L’Homme orchestre (Serge Korber, 1970) - 7/10
L’Homme orchestre est-il vraiment un film de Louis de Funès ? La question est légitime : il en est de Louis de Funès comme de Jim Carrey, de Tom Cruise ou de Robin Williams. Finalement le nom du réalisateur importe peu. C’est la personnalité de l’acteur qui donne sa saveur, son caractère au film (et ce, quoi qu’on pense des qualités ou défauts de l’acteur en question). Un peu comme une épice trop forte qui couvrirait tous les autres goûts du plat. Ce n’est pas un hasard si on oublie les noms de Jean Girault ou Édouard Molinaro : Joe, Le Gendarme de Saint-Tropez et Hibernatus, ce sont des films de De Funès.
Là, c’est la partie Fast and Furious du film.
Or, avec L’Homme orchestre justement, nous sommes face à une exception. Finalement on y trouve peu de caractéristiques du style De Funès.
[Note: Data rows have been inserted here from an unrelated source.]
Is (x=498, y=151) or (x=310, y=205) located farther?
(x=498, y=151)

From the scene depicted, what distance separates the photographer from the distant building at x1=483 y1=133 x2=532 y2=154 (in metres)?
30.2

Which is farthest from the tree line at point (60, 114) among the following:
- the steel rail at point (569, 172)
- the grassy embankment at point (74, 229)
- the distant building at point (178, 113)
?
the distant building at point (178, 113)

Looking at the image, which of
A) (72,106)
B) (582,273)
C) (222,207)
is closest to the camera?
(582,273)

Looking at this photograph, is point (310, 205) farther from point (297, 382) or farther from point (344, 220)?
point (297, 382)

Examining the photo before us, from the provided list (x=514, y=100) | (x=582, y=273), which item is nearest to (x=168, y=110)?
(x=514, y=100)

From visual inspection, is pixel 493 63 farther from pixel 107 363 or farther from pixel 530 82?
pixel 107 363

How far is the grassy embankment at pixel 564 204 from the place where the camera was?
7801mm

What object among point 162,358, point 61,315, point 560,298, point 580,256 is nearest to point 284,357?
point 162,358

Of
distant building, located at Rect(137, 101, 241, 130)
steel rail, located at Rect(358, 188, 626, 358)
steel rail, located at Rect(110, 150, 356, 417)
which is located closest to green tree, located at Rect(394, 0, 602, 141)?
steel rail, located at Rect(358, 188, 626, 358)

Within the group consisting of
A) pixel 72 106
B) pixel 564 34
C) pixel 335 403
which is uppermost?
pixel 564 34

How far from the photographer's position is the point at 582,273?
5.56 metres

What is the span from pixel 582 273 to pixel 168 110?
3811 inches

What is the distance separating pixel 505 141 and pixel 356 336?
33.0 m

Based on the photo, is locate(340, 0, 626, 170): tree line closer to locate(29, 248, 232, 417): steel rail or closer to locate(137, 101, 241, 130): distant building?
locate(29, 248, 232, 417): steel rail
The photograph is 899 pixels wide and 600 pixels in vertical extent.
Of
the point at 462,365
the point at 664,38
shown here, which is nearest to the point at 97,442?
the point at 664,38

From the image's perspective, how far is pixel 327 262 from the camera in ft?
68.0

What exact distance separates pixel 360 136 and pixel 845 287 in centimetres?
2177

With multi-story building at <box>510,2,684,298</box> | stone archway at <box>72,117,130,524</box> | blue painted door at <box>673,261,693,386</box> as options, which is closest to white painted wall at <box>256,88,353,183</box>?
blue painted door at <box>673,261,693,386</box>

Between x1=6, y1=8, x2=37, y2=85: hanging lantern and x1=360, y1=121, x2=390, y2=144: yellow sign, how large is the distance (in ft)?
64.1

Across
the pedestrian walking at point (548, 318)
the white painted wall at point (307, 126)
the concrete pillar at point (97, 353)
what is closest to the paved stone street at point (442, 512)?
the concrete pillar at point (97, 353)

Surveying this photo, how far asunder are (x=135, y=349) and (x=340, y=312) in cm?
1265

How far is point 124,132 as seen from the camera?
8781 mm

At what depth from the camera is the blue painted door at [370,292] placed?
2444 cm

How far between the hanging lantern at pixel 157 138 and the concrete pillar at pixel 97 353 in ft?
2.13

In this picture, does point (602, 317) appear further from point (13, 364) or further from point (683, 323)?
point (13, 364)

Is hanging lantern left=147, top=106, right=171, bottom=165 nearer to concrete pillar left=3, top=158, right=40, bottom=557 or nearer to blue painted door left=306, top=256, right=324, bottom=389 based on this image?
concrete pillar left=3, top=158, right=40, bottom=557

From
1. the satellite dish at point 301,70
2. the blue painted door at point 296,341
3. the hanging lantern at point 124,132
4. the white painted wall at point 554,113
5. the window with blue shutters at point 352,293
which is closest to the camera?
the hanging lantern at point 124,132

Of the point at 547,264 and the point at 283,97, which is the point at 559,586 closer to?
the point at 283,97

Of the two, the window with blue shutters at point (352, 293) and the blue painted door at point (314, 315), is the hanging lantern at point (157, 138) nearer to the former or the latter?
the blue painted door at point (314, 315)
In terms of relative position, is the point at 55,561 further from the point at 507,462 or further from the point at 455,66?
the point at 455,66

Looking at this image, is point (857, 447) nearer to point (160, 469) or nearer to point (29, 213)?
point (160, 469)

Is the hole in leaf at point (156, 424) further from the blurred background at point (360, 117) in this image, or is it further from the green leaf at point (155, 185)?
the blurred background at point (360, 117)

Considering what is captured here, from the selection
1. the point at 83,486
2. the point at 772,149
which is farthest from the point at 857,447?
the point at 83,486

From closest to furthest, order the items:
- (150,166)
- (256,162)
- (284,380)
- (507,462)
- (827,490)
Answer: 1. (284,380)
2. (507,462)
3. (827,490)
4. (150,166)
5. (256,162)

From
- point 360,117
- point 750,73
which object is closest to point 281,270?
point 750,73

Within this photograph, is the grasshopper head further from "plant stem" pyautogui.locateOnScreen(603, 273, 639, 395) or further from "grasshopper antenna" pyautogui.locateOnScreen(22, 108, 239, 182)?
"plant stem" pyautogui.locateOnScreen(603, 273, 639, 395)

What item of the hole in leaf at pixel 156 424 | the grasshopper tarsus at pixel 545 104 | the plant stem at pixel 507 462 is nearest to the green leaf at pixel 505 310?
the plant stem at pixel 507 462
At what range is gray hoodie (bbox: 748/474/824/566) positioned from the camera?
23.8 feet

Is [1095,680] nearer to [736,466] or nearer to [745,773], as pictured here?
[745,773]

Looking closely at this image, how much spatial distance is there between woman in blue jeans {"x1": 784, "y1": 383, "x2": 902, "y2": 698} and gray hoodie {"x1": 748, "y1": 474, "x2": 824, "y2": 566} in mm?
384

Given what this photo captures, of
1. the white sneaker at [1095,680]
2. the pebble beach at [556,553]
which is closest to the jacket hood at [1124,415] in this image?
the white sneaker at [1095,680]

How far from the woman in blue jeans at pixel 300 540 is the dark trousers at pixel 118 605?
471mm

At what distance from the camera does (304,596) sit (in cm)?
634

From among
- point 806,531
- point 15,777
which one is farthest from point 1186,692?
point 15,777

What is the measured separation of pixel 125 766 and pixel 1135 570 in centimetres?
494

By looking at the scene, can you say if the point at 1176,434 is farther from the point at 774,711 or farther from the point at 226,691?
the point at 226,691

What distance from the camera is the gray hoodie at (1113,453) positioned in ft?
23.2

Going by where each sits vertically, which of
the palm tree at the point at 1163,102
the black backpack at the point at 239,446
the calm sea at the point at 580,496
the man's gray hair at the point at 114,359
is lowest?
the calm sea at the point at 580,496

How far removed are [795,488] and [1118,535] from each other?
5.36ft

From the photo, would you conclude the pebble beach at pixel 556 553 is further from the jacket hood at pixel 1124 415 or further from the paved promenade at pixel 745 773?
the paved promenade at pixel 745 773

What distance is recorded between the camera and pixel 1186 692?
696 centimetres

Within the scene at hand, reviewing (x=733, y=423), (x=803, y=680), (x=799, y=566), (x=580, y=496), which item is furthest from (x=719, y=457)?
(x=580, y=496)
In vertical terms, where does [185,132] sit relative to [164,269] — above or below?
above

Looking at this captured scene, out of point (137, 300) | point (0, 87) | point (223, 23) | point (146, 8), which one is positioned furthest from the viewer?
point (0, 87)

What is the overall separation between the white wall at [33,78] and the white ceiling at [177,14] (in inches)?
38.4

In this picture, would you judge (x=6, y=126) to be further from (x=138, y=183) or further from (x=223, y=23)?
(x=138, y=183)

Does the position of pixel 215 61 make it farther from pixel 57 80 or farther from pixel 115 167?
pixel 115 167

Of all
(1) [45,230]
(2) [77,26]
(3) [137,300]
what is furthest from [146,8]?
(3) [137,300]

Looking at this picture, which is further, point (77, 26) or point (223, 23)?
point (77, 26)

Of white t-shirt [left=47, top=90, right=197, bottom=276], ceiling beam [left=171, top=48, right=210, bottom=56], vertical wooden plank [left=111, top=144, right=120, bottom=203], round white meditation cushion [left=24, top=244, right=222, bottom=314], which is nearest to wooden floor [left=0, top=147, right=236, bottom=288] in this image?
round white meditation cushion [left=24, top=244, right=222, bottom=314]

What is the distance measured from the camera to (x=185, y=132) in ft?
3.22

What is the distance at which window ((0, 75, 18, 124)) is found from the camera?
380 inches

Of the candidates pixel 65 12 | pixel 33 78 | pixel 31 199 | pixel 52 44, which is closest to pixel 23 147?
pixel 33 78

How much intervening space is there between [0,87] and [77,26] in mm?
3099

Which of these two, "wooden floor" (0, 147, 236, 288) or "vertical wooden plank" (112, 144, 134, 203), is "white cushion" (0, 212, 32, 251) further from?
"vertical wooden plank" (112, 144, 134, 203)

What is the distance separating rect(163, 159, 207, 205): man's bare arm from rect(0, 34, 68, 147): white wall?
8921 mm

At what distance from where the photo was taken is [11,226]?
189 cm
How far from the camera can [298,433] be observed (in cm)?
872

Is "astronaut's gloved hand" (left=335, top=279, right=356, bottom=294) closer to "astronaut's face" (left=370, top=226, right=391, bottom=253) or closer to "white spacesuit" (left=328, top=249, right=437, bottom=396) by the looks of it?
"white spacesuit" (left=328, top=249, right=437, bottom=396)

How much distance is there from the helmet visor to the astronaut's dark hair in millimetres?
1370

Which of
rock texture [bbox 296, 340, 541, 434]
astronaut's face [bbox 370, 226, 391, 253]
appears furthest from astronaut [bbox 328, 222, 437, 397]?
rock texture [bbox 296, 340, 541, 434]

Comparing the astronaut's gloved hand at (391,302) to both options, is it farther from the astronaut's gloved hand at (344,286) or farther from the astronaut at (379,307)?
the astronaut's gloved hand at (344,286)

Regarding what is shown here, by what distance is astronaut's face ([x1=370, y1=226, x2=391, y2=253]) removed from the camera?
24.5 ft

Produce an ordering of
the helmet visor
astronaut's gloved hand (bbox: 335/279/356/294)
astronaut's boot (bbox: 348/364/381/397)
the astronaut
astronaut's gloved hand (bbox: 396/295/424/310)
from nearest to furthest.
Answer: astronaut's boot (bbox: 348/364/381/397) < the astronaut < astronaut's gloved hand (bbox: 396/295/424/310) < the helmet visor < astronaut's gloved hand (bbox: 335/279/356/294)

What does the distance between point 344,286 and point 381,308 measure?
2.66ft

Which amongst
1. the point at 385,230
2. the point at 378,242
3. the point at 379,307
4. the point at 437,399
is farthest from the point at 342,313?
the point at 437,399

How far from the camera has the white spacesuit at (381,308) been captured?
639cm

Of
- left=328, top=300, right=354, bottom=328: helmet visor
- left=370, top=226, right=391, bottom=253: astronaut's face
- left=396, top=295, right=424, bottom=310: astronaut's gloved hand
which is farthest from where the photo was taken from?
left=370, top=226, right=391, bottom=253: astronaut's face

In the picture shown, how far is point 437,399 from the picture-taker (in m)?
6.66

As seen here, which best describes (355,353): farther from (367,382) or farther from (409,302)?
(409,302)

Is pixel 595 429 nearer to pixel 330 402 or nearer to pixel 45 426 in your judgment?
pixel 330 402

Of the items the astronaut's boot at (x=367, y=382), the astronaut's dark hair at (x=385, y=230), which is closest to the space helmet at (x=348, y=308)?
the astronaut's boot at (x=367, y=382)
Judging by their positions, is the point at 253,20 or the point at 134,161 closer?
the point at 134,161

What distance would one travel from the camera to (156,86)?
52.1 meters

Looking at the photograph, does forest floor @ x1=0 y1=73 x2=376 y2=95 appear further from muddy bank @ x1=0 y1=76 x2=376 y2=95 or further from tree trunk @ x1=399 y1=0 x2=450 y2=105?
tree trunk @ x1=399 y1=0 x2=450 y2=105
Peu d’explosions de colères hystériques, peu de mimiques (à part dans la scène du loup et l’agneau), un peu comme si tout cela avait été réduit au minimum syndical (ou au minimum fan service).
Seventies style, bitch.
Alors s’il y a peu de « De Funès » (appellation française d’origine contrôlée), qu’est-ce qu’il y a ? En fait, c’est étonnant comme certains passages du film m’ont fait penser au premier Pedro Almodovar. Surtout les couleurs en fait : vives, pop, flashy. Un film de De Funès, d’habitude c’est en brun, vert, bleu, pastel, sépia. (Je ne sais pas si vous me suivez.) Les couleurs des gendarmeries de Saint-Tropez, de l’opéra Garnier, des papiers peints d’appartements bourgeois ou petits-bourgeois, bref, les couleurs d’une France traditionnelle, bien plantée sur ses racines et qui ne dépasse pas de son cadre de carte postale.
Ici - c’est très rare chez De Funès - ça flashouille, ça arc-en-ciellise. Et ça danse. Non pas parce que c’est prévu par le scénario comme dans Rabbi Jacob. Mais comme on danse dans les immeubles de New York ou les rues de Cherbourg. Comme on danserait au lieu de marcher. Et on chante, comme si on chantait au lieu de parler. (J’adore le neveu du personnage principal qui scande des rythmiques en guise de répliques : « - Qu’est-ce que t’en penses, toi ? - Shtonc shtonc shtoncontonc paaaaa ! - Il a raison ! »)
Ça flashouille même sur l’affiche.
L’Homme orchestre est ainsi dans ses meilleurs moments un film léger, très léger, joyeux, bondissant. C’est comme ça qu’on peut le savourer : en suivant cette légèreté, ces pas de danse qui parcourent tout le film.